TEXTE FOURNI
Amid Faljaoui

“Etes-vous bien humain?” Quand l’IA rend l’homme indiscernable de la machine

Dans certains centres d’appels, les employés doivent désormais tousser, bafouiller ou plaisanter pour prouver qu’ils ne sont pas… des intelligences artificielles. À l’heure où l’humain devient indiscernable de la machine, une question vertigineuse surgit : qu’est-ce qui nous rend encore humains ?


J’ai lu cette semaine une  enquête étonnante dans Bloomberg. Il racontait l’histoire de Jessica, opératrice dans un centre d’appels d’American Express. Ce qu’elle fait est banal : elle répond aux questions des clients. Ce qu’elle vit, en revanche, l’est beaucoup moins. Pourquoi ? Mais parce que chaque jour, Jessica doit convaincre son interlocuteur qu’elle n’est pas… une machine. Elle tousse, elle rit, elle hésite, parfois elle improvise une blague. Tout cela pour une seule chose : prouver qu’elle est humaine.

Et malgré tous ses efforts, il arrive encore que des clients lui raccrochent au nez, persuadés d’avoir eu affaire à une IA.

On croit rêver. Nous avons passé des décennies à essayer de faire parler les machines comme des humains. Et maintenant, ce sont les humains qui doivent imiter les machines qui imitent les humains pour prouver qu’ils ne sont pas des machines.

C’est vertigineux.

Enregistrements de raisonnement spatial:
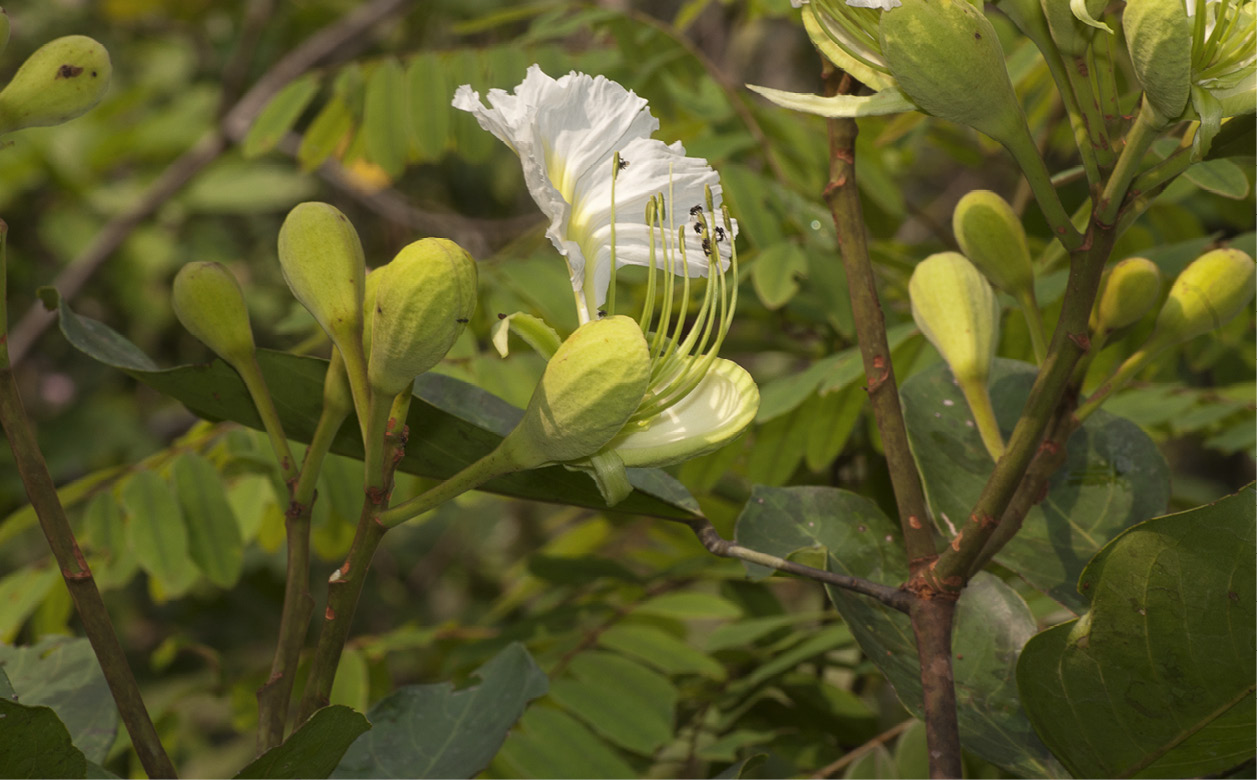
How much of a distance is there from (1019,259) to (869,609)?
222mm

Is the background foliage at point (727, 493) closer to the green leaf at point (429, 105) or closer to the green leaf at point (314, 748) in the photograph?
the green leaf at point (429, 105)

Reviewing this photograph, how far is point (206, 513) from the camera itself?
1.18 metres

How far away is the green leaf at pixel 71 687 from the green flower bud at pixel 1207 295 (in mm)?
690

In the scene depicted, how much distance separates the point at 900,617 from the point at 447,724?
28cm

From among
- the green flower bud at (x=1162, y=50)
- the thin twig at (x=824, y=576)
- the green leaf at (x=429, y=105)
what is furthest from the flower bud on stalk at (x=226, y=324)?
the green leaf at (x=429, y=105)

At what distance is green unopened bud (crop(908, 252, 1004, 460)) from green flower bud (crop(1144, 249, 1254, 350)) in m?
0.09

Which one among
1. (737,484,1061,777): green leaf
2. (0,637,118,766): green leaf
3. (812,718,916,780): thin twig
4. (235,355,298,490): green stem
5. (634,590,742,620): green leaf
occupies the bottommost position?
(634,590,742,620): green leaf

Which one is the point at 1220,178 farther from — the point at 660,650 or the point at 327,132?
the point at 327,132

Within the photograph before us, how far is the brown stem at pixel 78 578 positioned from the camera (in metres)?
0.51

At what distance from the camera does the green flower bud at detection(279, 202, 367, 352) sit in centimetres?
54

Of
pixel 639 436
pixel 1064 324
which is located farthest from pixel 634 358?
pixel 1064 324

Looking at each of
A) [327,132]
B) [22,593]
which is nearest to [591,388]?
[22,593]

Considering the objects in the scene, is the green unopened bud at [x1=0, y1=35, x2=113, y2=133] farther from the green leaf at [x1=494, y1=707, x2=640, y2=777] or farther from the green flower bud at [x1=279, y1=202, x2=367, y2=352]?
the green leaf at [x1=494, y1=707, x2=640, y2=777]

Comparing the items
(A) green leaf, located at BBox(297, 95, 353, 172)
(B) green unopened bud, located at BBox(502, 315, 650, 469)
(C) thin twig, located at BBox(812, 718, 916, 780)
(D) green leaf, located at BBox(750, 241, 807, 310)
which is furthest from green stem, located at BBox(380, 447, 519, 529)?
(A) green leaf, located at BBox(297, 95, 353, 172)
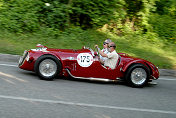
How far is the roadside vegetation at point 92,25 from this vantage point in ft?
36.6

CONSIGNE
Prolongez le texte sur l'IA dans les centres d'appels en reprenant juste après sa dernière phrase. Les items ne servent pas pour ce travail.

RÉPONSE
Et ce n’est pas qu’un gag technologique. C’est un symptôme. Car derrière l’IA, il y a un processus plus ancien, plus insidieux : la standardisation des relations humaines. Des scripts, des logiciels qui gomment les accents, des contrôles de ton, des KPI de chaleur vocale…l’horreur au quotidien et orchestrée par quasi toutes les entreprises!

À force de tout lisser, tout calibrer, tout automatiser, on finit par ne plus sentir l’autre. À force de vouloir éviter les “erreurs humaines”, on finit par supprimer l’humanité elle-même. Et le pire ? C’est que même les humains finissent par douter. L’un des collègues de Jessica confie dans l’article : « Parfois, je ne sais même plus si je suis encore un humain. »

C’est glaçant. Mais c’est aussi une boussole. Car, si nous devons un jour prouver notre humanité, ce ne sera pas par notre performance, notre efficacité, notre productivité. Ce sera par nos aspérités : une hésitation dans la voix, une blague ratée, un soupir, un silence. Bref, tout ce qu’une machine cherche à éviter.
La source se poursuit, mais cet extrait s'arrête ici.